Senator Josh Hawley, R-Mo., is introducing legislation that seeks to ban exploitative video game industry practices that target children like loot boxes and pay-to-win, he announced on Wednesday.
"Social media and video games prey on user addiction, siphoning our kids' attention from the real world and extracting profits from fostering compulsive habits. No matter this business model's advantages to the tech industry, one thing is clear: there is no excuse for exploiting children through such practices," Sen. Hawley said.
"When a game is designed for kids, game developers shouldn't be allowed to monetize addiction. And when kids play games designed for adults, they should be walled off from compulsive microtransactions. Game developers who knowingly exploit children should face legal consequences."
Loot boxes are in-game treasure chests that contain random items. They're typically purchased using in-game currency or real-world money and they've become a common sight in online video games in the last few years, generating millions in profit for publishers.
But some critics fear they're too much like gambling and are exploitative. Some countries, like Belgium and the Netherlands, have already taken legal action and forced publishers to modify or remove loot boxes from their games.
The Entertainment Software Association (ESA) pointed out in a statement to Variety on Wednesday that many other countries don't see the harm in them.
"Numerous countries, including Ireland, Germany, Sweden, Denmark, Australia, New Zealand, and the United Kingdom, determined that loot boxes do not constitute gambling," said Stanley Pierre-Louis, acting president and CEO of the ESA.
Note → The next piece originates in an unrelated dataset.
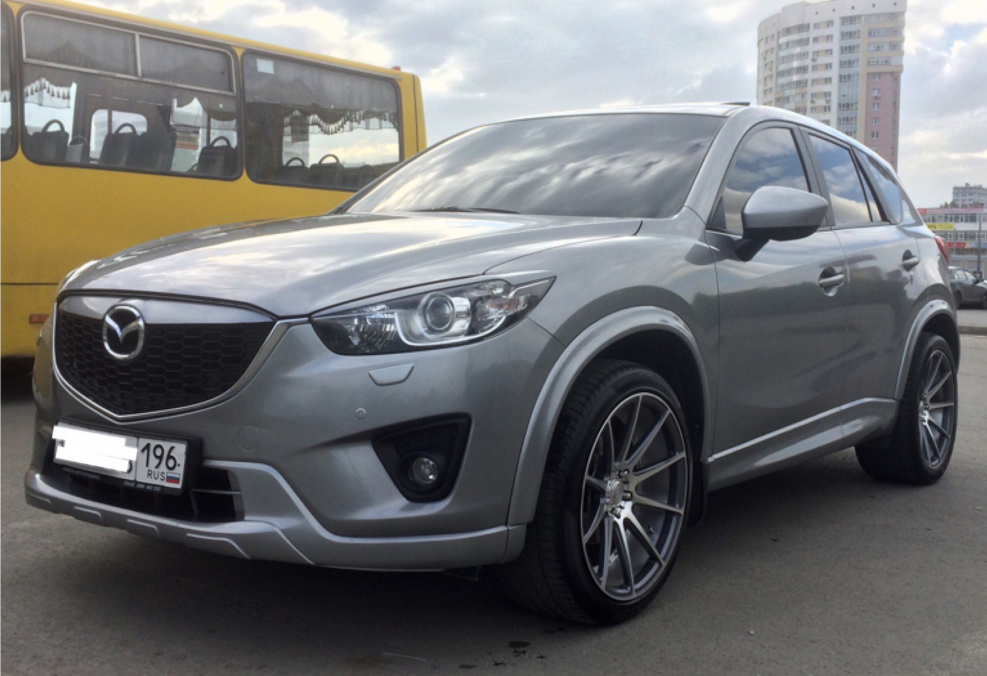 Mazda CX-5 расширители арок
Sen. Hawley's proposed bill is called the Protecting Children From Abusive Games Act. If it passes, it will apply new consumer protections to games targeted at children under the age of 18. It will define what those games are by using subject matter, visual content, and other indicators similar to those used to determine applicability of the Children's Online Privacy Protection Act (COPPA).
The protections will also apply to games with a wider audience where the developers knowingly allow minors to play and engage in microtransactions. The bill will ban loot boxes with randomized or partially randomized rewards. It will also prohibit certain exploitative pay-to-win mechanics. For example, developers won't be able to manipulate the competitive balance of multiplayer titles to encourage players to buy microtransactions that give them an advantage.
Manipulating a game's progression system to entice players into spending money to progress won't be allowed as well. The FTC will be responsible for enforcing the rules. If developers break them, state attorneys general could file suits to defend the residents of their states.
Hawley is not the first U.S. politician to propose loot box legislation. Lawmakers in Hawaii introduced four bills in February 2018 that aim to regulate the sale of video games containing loot boxes. Two of the bills would ban selling such games to people under the age of 21. The other two require publishers to clearly label games that have loot boxes and disclose the odds of winning items.
Meanwhile, Senator Maggie Hassan, D-N.H., asked the Federal Trade Commission to investigate the practice of video game loot boxes last year. The FTC plans to hold a workshop about the issue in August, where it will discuss the origins of loot boxes, how they're being marketed to consumers, and the potential behavioral impact they could have on children.